* Dollar index <.DXY> slides to 3 1/2-mth low of 76.812
* High oil prices likely to keep Fed policy loose
* Expectations of a hawkish ECB supports euro
(Adds quote, detail, updates prices)
By Naomi Tajitsu
LONDON, Feb 28 (Reuters) - The dollar hit a 3-1/2-month low
versus a currency basket on Monday on speculation the Federal
Reserve will lag other central banks in raising interest rates
to counter inflation risks stoked by rallying oil prices.
The dollar index, which tracks the greenback's performance
against a basket of major currencies, skidded to 76.812 <.DXY>,
its lowest level since Nov. 9.
Traders said the move below the February trough of 76.881
had triggered fresh-selling by "model" accounts, which are based
on computer-generated trading recommendations.
Analysts said the dollar would stay under selling pressure
ahead of Congressional testimony from Fed Chairman Ben Bernanke
on Tuesday and Wednesday.
Investors suspect he will stick to his recent economic
assessment that the recovery is strengthening but still not
enough to bring about a significant improvement in the jobs
market, suggesting the time is not ripe for U.S. rates to rise.
This would contrast with the European Central Bank, whose
policymakers have been warning against inflation risks.
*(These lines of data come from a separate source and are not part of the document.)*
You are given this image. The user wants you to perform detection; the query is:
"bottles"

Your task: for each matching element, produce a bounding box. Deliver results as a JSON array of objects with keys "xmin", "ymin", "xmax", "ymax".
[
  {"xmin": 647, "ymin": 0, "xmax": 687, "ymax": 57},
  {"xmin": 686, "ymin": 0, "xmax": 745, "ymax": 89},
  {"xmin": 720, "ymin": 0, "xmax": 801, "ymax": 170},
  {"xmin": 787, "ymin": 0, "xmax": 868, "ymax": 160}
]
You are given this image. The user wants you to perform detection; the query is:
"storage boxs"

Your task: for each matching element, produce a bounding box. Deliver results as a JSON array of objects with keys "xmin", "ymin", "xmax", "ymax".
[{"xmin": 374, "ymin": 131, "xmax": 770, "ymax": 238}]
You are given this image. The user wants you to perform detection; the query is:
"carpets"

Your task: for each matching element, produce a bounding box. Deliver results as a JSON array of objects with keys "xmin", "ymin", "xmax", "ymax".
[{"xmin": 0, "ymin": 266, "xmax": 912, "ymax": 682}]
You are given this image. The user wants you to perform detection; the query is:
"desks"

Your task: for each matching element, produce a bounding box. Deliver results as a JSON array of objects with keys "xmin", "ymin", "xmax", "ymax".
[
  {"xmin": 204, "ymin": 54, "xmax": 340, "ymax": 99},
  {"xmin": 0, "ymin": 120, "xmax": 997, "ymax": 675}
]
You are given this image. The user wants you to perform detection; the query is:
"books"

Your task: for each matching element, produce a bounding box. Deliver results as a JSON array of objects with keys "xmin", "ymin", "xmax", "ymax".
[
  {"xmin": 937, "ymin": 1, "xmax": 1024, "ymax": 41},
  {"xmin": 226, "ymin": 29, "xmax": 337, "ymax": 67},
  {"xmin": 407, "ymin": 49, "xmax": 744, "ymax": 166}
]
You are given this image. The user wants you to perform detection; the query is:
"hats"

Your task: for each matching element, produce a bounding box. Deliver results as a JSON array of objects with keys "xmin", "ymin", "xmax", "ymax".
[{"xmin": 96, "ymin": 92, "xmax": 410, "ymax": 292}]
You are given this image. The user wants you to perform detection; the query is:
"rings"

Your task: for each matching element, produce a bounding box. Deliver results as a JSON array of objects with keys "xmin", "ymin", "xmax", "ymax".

The ECB
holds a policy meeting this week, and some say it may suggest it
is preparing to exit its ultra-loose policy, opening the way to
raising rates.
"The Fed has singled itself out among the major central
banks in deciding to maintain very accommodating monetary policy
despite improving data," said Adam Myers, senior currency
strategist at Credit Agricole.
"The market is anticipating Bernanke will maintain his line
from his testimony two weeks ago. If that's the case, it would
put the Fed in a very different light to all other G10 central
banks, and that is the main dollar driver."
While ECB officials have focussed on the impact of higher
inflation, the Fed is keeping an eye on growth and have set a
high bar for tweaking their $600 billion bond buying program.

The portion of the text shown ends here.